**WHAT YOU HAVE TO DO**
In the passage below about a coming new beginning, list each thing the writer says it is time to do in the sentence that starts with "Time to move on".

**PASSAGE**
= Beginning of Section =

Its become apparent that this long winding road is coming to an end and it's time for a new beginning! This means everything as I know it is seizing to exist. All I have been, all I have learned, all as it is and was is going to be left behind. The time is here to step into a world that exceeds my expectations once again. The last time I was asked to step into something so big and leave so much behind "The Art of Being" came to life. Thanks to that experience I can see people's threats for what they are. Sometimes life needs you to be somewhere else to serve your highest good and contribute to society how you are meant to and when you don't get it sometimes, just sometimes, it will take you there with a swift gentle kick in the ass like it has me. The fortunate thing for me is that all the people who have come at me with their fears in the past few weeks threatening to strip me of what they think they have in store for me and holds power over me have been reminders that it is time. Time to move on, step into what God has been preparing me for and rise above once again.
What is coming is going to not only blow me away but I think none of us are going to have seen this one coming well maybe I have. Oh that gut of mine. ;-) Everything inside of me is telling me so and in the words of my friend Mary Queen this morning it was reaffirmed. That is the beauty and magic of God, the universe, the unknown and how it decides to make itself known. Knowing what threat was imposed on me by another human yesterday, certainly not God, Mary echoed my sentiments. The time is here. It is time for you to move on to greater things she said.

= End of Section =

**DATA BLOCK**
= Beginning of Section =

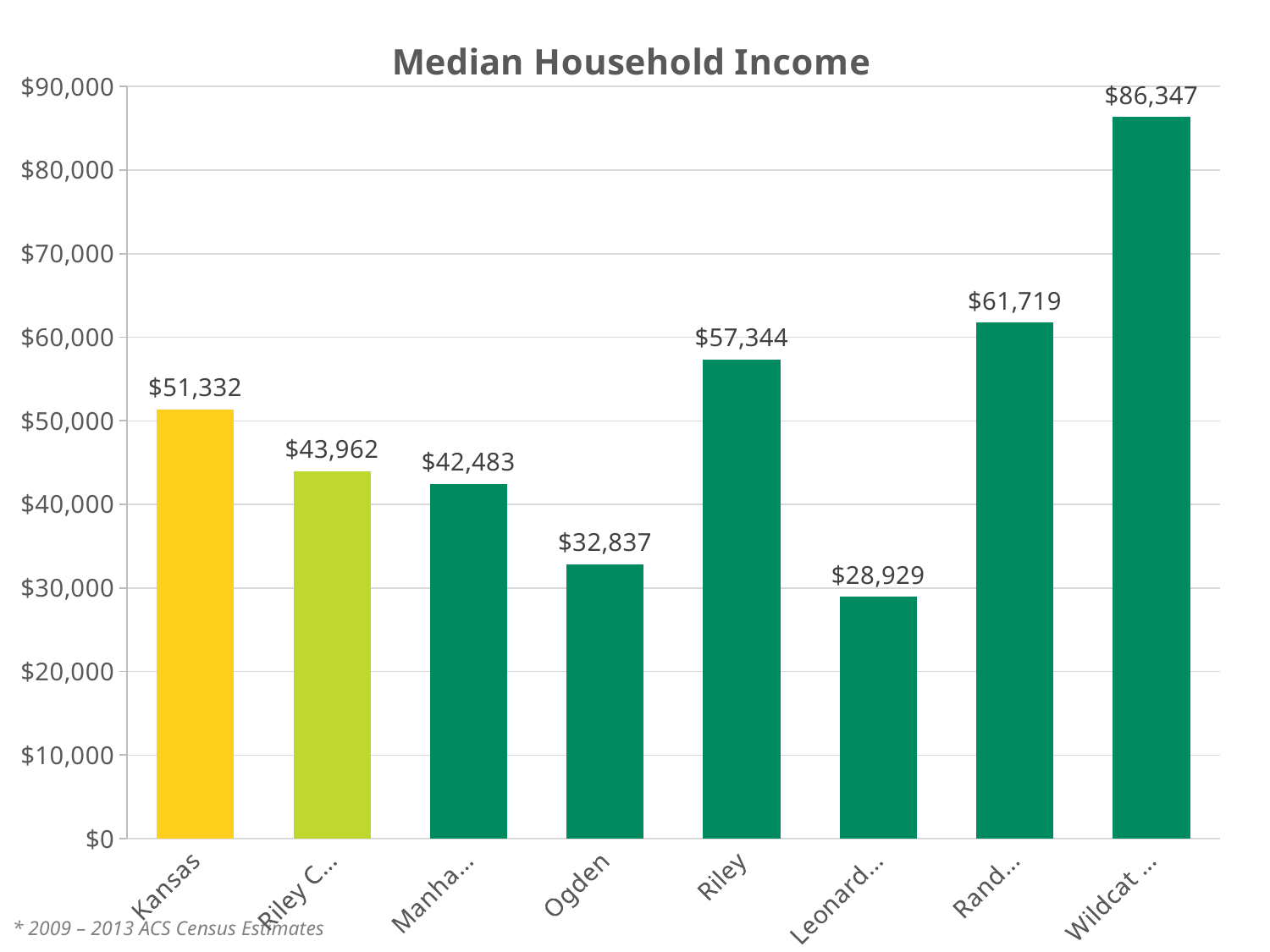
What is the lowest median household income value shown in the chart? $28,929 Which has a higher median household income, Kansas or Riley? Riley What is the difference between the median household income for Riley and for Ogden? $24,507 What is the highest median household income value shown in the chart? $86,347 How many bars are shown in the chart? 8 What is the median household income for Kansas? $51,332 What is the title of the chart? Median Household Income What colour is the bar for Kansas? yellow What is the median household income for Ogden? $32,837 Is the value for Ogden greater or less than $40,000? less What type of chart is shown on the slide? bar chart What is the median household income for Riley? $57,344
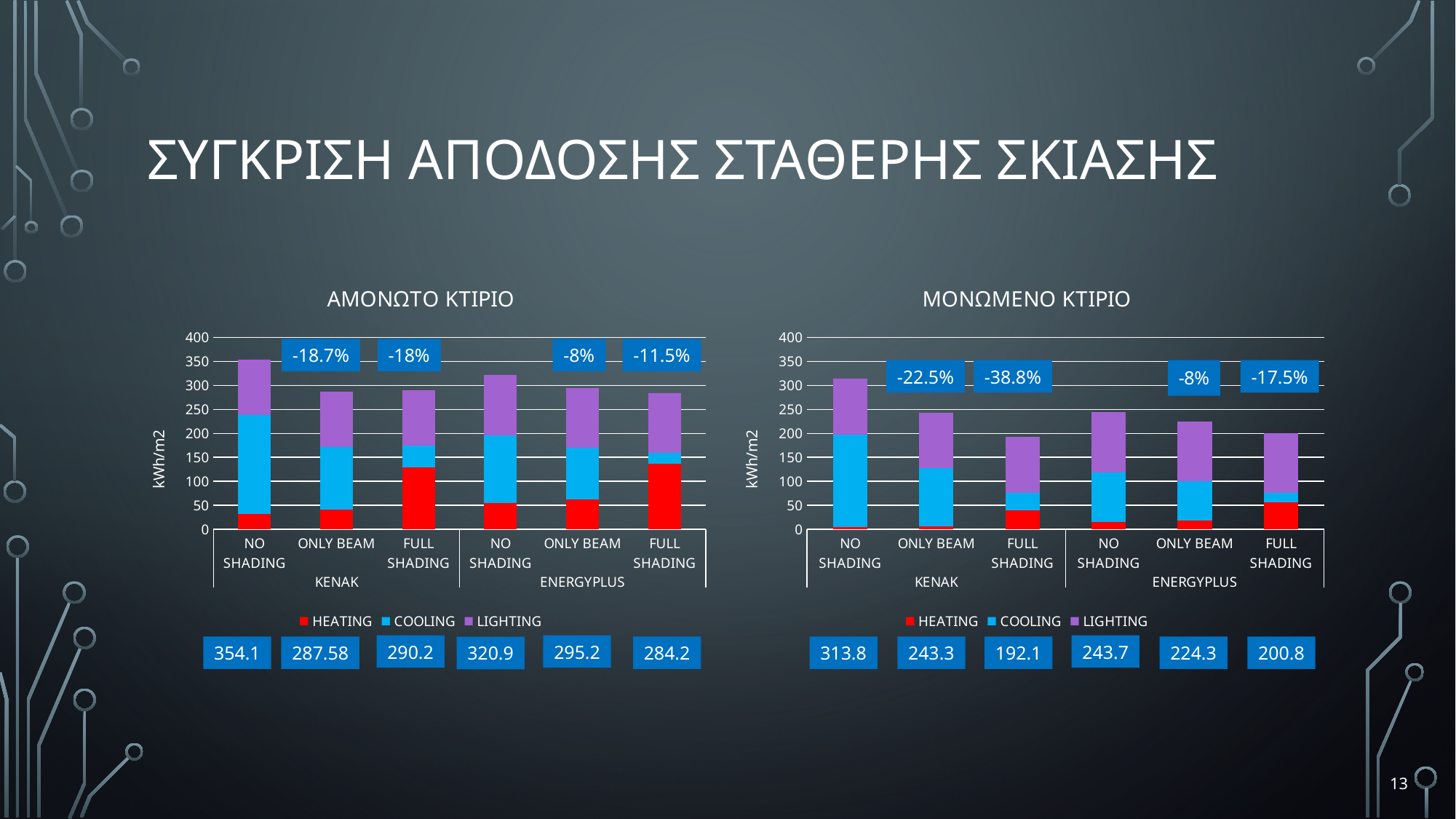
In the ΜΟΝΩΜΕΝΟ ΚΤΙΡΙΟ chart, which bar has the highest total? KENAK NO SHADING In the ΑΜΟΝΩΤΟ ΚΤΙΡΙΟ chart, what percentage change is shown for ENERGYPLUS FULL SHADING? -11.5% What kind of chart is the ΑΜΟΝΩΤΟ ΚΤΙΡΙΟ chart on the left? Stacked bar chart How many bars are plotted in the ΑΜΟΝΩΤΟ ΚΤΙΡΙΟ chart? 6 In the ΑΜΟΝΩΤΟ ΚΤΙΡΙΟ chart, what total is printed under the KENAK NO SHADING bar? 354.1 In the ΑΜΟΝΩΤΟ ΚΤΙΡΙΟ chart, which bar has the lowest total? ENERGYPLUS FULL SHADING In the ΜΟΝΩΜΕΝΟ ΚΤΙΡΙΟ chart, what percentage change is shown for KENAK FULL SHADING? -38.8% In the ΑΜΟΝΩΤΟ ΚΤΙΡΙΟ chart, is the total for KENAK ONLY BEAM greater or less than 300? less How many series does the legend of the ΜΟΝΩΜΕΝΟ ΚΤΙΡΙΟ chart list? 3 Which series is shown in red in the legend of the ΑΜΟΝΩΤΟ ΚΤΙΡΙΟ chart? HEATING In the ΜΟΝΩΜΕΝΟ ΚΤΙΡΙΟ chart, what is the difference between the totals of ENERGYPLUS NO SHADING and ENERGYPLUS FULL SHADING? 42.9 In the ΜΟΝΩΜΕΝΟ ΚΤΙΡΙΟ chart, what total is printed under the KENAK FULL SHADING bar? 192.1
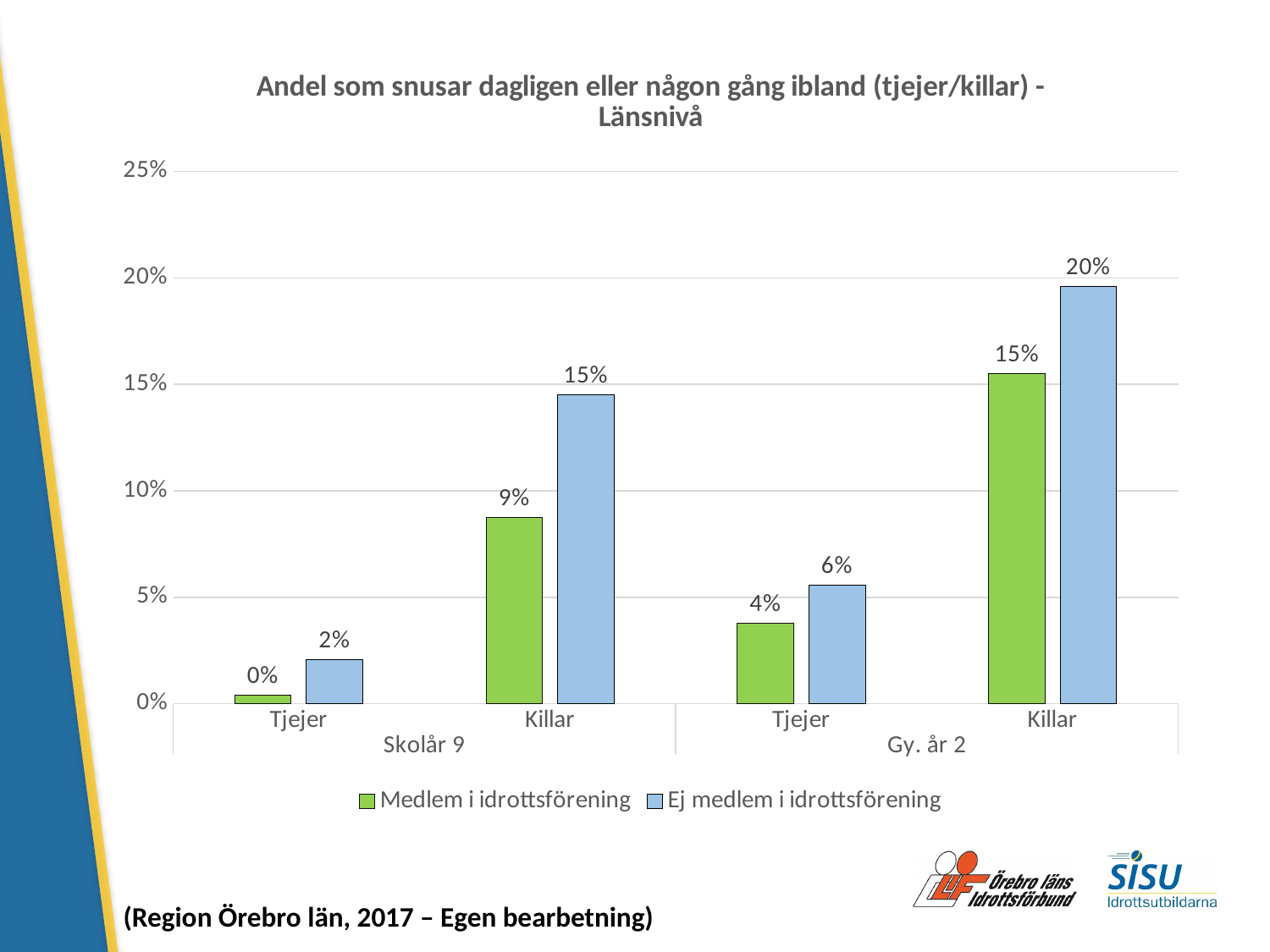
Which category has the highest value for the series Ej medlem i idrottsförening? Killar (Gy. år 2) For Tjejer in Gy. år 2, which series has the larger value: Medlem i idrottsförening or Ej medlem i idrottsförening? Ej medlem i idrottsförening What kind of chart is shown on the slide? Bar chart What is the value for Killar in Gy. år 2 for the series Ej medlem i idrottsförening? 20% Which category has the lowest value for the series Medlem i idrottsförening? Tjejer (Skolår 9) What is the value for Tjejer in Skolår 9 for the series Medlem i idrottsförening? 0% What is the difference between the Ej medlem i idrottsförening and Medlem i idrottsförening values for Killar in Skolår 9? 6% What is the value for Tjejer in Gy. år 2 for the series Medlem i idrottsförening? 4% Is the value for Killar in Gy. år 2 for the series Medlem i idrottsförening greater or less than 10%? greater How many series does the legend list? 2 What colour represents the series Medlem i idrottsförening? Green What is the value for Killar in Skolår 9 for the series Ej medlem i idrottsförening? 15%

= End of Section =

**RESPONSE FOR THIS EXERCISE**
- Move on
- Step into what God has been preparing the writer for
- Rise above once again